> [Document]:
== == ==

Joseph Manning
Manning has two primary research foci, the Economic and legal History of the Hellenistic world, and Egyptian history in the long run. He was educated at the Ohio State University (Medieval architectural history/History) and the University of Chicago, which included a year long ARCE Fellowship that allowed him the opportunity to live and travel in Egypt, and a year studying in Cambridge University. At Chicago Manning studied Egyptology and Ancient History, taking an AM and a PHD in the Department of Near Eastern Languages and Civilizations.
Research interests
Much of his previous work has been devoted to the understanding of the interactions between Greek and Egyptian institutions in the Ptolemaic period and the new state formation of the Ptolemies that was driven by these interactions as well as longer term historical forces. His approach, thus, has been to examine Ptolemaic Egyptian society as a whole, striking a balance between state aims and local responses to these aims, and deploying both the Egyptian and Greek material to fuller effect.
His main concern has beenthe historical interpretation of the Greek and demotic documentary texts of the Ptolemaic period, the role of archaeology in the context of Ptolemaic economic history, and the applicability of social science theory, particularly New Institutional Economics and Social Network Analysis, towards an understanding the contextualization of the historical developments in the Ptolemaic empire. The papyri (and ostraca) from Ptolemaic Egypt comprise the richest corpus for the study of the hellenistic economy and the formation and expansion of Ptolemaic governance, but using the information recorded in the texts in the wider context of state development, economic performance and institutional change presents enormous interpretive challenges. He is also increasingly interested in material culture and the integration of archaeological material into the understanding of long term trends in economy and society (e.g. the performance of the economy and cultural interactions between Greek and Egyptians among other groups), as well as larger scale work in the deep connections between Hellenistic and Roman history generally. Manning’s work now takes him in some new and exciting directions, including working on the modeling of Egyptian history using cultural evolutionary theory, among other approaches, for the Seshat Project (below), the study of comparative bureaucratic developments in the Mediterranean and China, the history of property in the context of ancient law, and a new major project exploring and specifying the underlying links between short-term climate change, war, rebellion and economic performance in the Hellenistic world.

== == ==

> [Supplied data]:
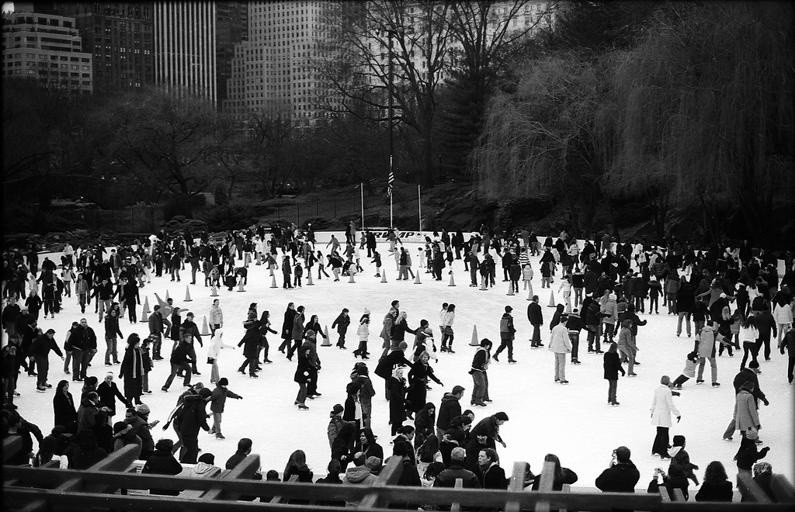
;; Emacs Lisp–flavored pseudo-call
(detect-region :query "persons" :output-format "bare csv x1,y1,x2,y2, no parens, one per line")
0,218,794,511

== == ==

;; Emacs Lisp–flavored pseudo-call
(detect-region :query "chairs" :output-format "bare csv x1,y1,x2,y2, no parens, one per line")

== == ==

> [Task instructions]:
**A)** Count how many lines in the rows contain the string "query", treating case as significant, and give only that number.
**B)** Pick up the profile of Joseph Manning's research after its last sentence and keep writing it.
The text about Joseph Manning and the rows have nothing to do with each other.

> [Task-by-task answers]:
**A)** 2

**B)**
Selected Books/Articles
- Current book project: The economy of the ancient Mediterranean. Princeton U. P.
- Just appeared: “At the Limits: Long Distance Trade in the Time of Alexander the Great and the Hellenistic Kings,” Reconfiguring the Silk Road: New Research on East-West Exchange in Antiquity. University of Pennsylvania Press.
- June 2014: Law and legal practice in Egypt from Alexander to the Arab Conquest. Cambridge U.P. Edited with JG Keenan and Uri-Yiftach-Firanko.
- 2015: Writing History in Time of War: Michael Rostovtzeff, Elias Bickerman and the “Hellenization of Asia”. Edited by J. G. Manning.
- Beyond the Pharaohs. The Wall Street Journal Bookshelf, March 19, 2011.
- “Egypt,” in Peter Bang and Walter Scheidel, eds., The Oxford handbook of the state in the ancient near east and Mediterranean. Oxford: Oxford University Press. Pp. 61–93.
- “The capture of the Thebaid” in Perspectives on Ptolemaic Thebes. Ed. Peter F. Dorman and Betsey M. Bryan. Chicago:Oriental Institute, 2011. Pp. 1–16
- The last pharaohs. Egypt under the Ptolemies. Princeton University Press, 2009.
- “The Ptolemaic economy,” in The Cambridge Economic History of the Graeco-Roman World. Eds. Ian Morris, Walter Scheidel & Richard Saller. Cambridge University Press, 2007. Pp. 434–59.
- The ancient economy. Evidence and models. With Ian Morris. Stanford University Press, 2005.
- Land and power in Ptolemaic Egypt. The structure of land tenure 332–30 BCE.
Cambridge University Press, 2003. - “Demotic Law,” in A history of ancient Near Eastern law.
Ed. Raymond Westbrook. Leiden: E.J. Brill, 2003. Pp. 819–62.
Recent Reviews
- “Getting Things Done in the World. New Perspectives on History and Theory,” The Journal of Economic History 74/1 (2014): 282-86.
- F. Fukuyama, The origins of political order. Cliodynamics: The Journal of Theoretical and Mathematical History 2/2 (2011).
Current Projects and Activities
- Demotic at Yale: A lecture Series. Link to poster.
- Yale Climate and History Initiative.
- Ancient Economies from Kindea Labs on Vimeo.
- The Cambridge Comparative History of Ancient Law. Forthcoming, Cambridge University Press. Lead Author on the Chapter on Property.
- Writing Egyptian economic history in the long run, joint with Juan-Carlos Moreno Garcia (CNRS).
- Historical variables in long run Egyptian history. The Seshat project, Global History Databank, The Evolution Institute. The Polity template of the project.
- The Yale Initiative for the Study of the Ancient and Premodern world
- The Center for Historical Enquiry and the Social Sciences
Conferences/Lectures
- 2015
June The Law of Contract in Egyptian papyri, Paris. - April 24–25 Kingship not monarchy: Ideas and practices of Ptolemaic governance. Penn State University.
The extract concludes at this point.